_TEXTE D'ÉTUDE_:
___

Madagascar : à l’intérieur des murs de la prison.
A Antananarivo, au cœur de la capitale de Madagascar, Ndranto vient de sortir de prison. Agé d'une vingtaine d'années, le jeune homme a passé plus d'un an derrière les barreaux. Il aurait encore été enfermé s'il n'avait pas bénéficié de la grâce présidentielle accordée en début d'année 2016. Le regard un peu perdu, il revient sur ces derniers mois passés dans un monde à part...
« Je me souviens encore de mon premier jour en prison ! Je me sentais perdu, égaré parmi des gens que je ne connaissais pas et dans un endroit totalement inconnu », confie-t-il. Après le choc des premiers instants dans ce nouvel univers, Ndranto commence à prendre ses marques. « Je me débrouille pas mal en coiffure, du coup j'aidais les autres détenus et en retour, je recevais du riz ou de l'argent, 300 Ariary. Cela aide un peu quand on n'a pas de famille qui vous apporte à manger et qu'on n'a qu'une seule ration de manioc tous les après-midi à manger. »
Loin de sa famille et de ses amis, qui vivent à plus de 400 km du lieu où il est détenu, Ndranto doit se débrouiller seul. Au-delà des conditions carcérales, qui ne sont pas forcément évidentes, la solitude joue sur le moral. « Le plus dur pour moi a été d'être séparé de ma famille, c'était la première fois que j'avais été incarcéré. A un moment, j'étais très malade, j'avais le palu. A force de rester debout au soleil pour exercer mes talents de coiffeur, je me sentais bizarre à la fin de la journée, comme si j'avais pris un coup de froid. J'étais malade pendant trois jours avant que le responsable de mon quartier ne m'envoie à l'infirmerie. Durant ces trois jours, j'avais le vague à l'âme, je me sentais vraiment seul, sans personne pour me rendre visite, sans famille pour venir à mon chevet... Je priais... Heureusement, à l'infirmerie, on m'avait prescrit une ordonnance et donné des médicaments. J'ai pu guérir par la suite.»
Pour passer le temps, Ndranto essaye de s'adonner à une activité physique au quotidien : « Je faisais du va-et-vient dans la cours », et profite des occasions qui lui sont offertes pour se divertir et évader son esprit. Il se souvient encore du spectacle que le CICR avait organisé avec une artiste malgache de renom dans l'enceinte de la prison. Il se rappelle également que des équipes du CICR venaient en prison pour distribuer du savon ou effectuer une campagne de désinsectisation afin de préserver l'hygiène.

___

_CONSIGNES DE TRAVAIL_:
[1] Dans le texte sur la prison à Madagascar, que recevait Ndranto en échange de la coiffure qu'il faisait aux autres détenus ?
[2] Reprenez le texte sur la prison à Madagascar à la suite de sa dernière phrase.

_MATÉRIEL FOURNI_:
___

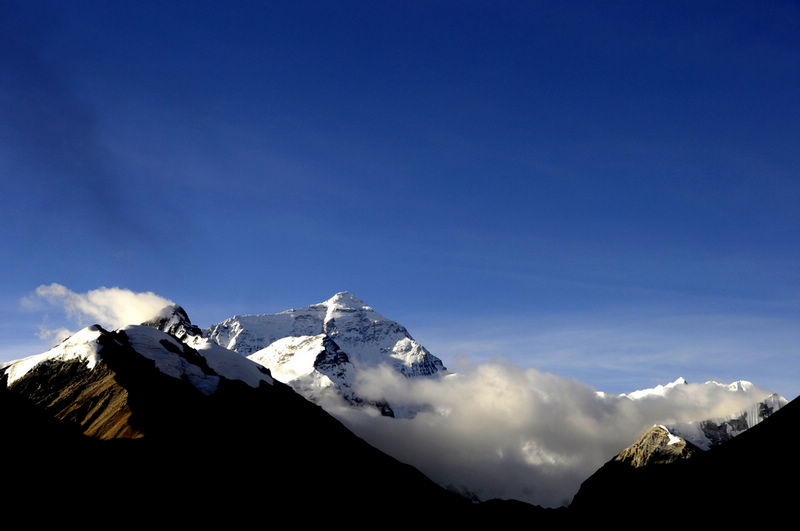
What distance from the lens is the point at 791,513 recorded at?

___

_RÉPONSES FOURNIES_:
[1] Il recevait du riz ou de l'argent, 300 Ariary.

[2]
En prison, les maladies peuvent vite se propager. Ndranto explique : « Le quartier n'était pas spacieux alors qu'on était nombreux à l'intérieur et on suffoquait vite de chaleur. Lorsque quelqu'un était malade, ou revenait de l'infirmerie, il risquait de contaminer les autres parce qu'on était collé les uns aux autres ».
L'ensemble des prisons à Madagascar souffre de surpopulation. Un problème chronique qui empêche les autorités de répondre efficacement aux besoins quotidiens et légitimes des détenus. Des besoins fondamentaux pourtant conformes aux exigences du droit malgache ainsi qu'aux normes et standards internationaux de la détention. C'est justement pour cela que le ministère de la Justice malgache, le Service de Coopération et d'Action Culturelle auprès de l'Ambassade de France à Madagascar et le CICR se sont penchés sur la question lors d'un atelier avec une centaine de magistrats et de responsables de l'Administration Pénitentiaire en octobre 2015, à Antananarivo.
Outre la grâce présidentielle dont Ndranto a bénéficié, d'autres mesures doivent être prises pour diminuer une surpopulation carcérale devenue insupportable. Plus de 60% des détenus étant des prévenus, le respect des garanties judiciaires et une justice plus efficace et agile sont devenus des impératifs urgents !
Hors de la prison, Ndranto songe maintenant à une carrière dans la coiffure. Un avenir auprès des siens qu'il souhaite plus prometteur.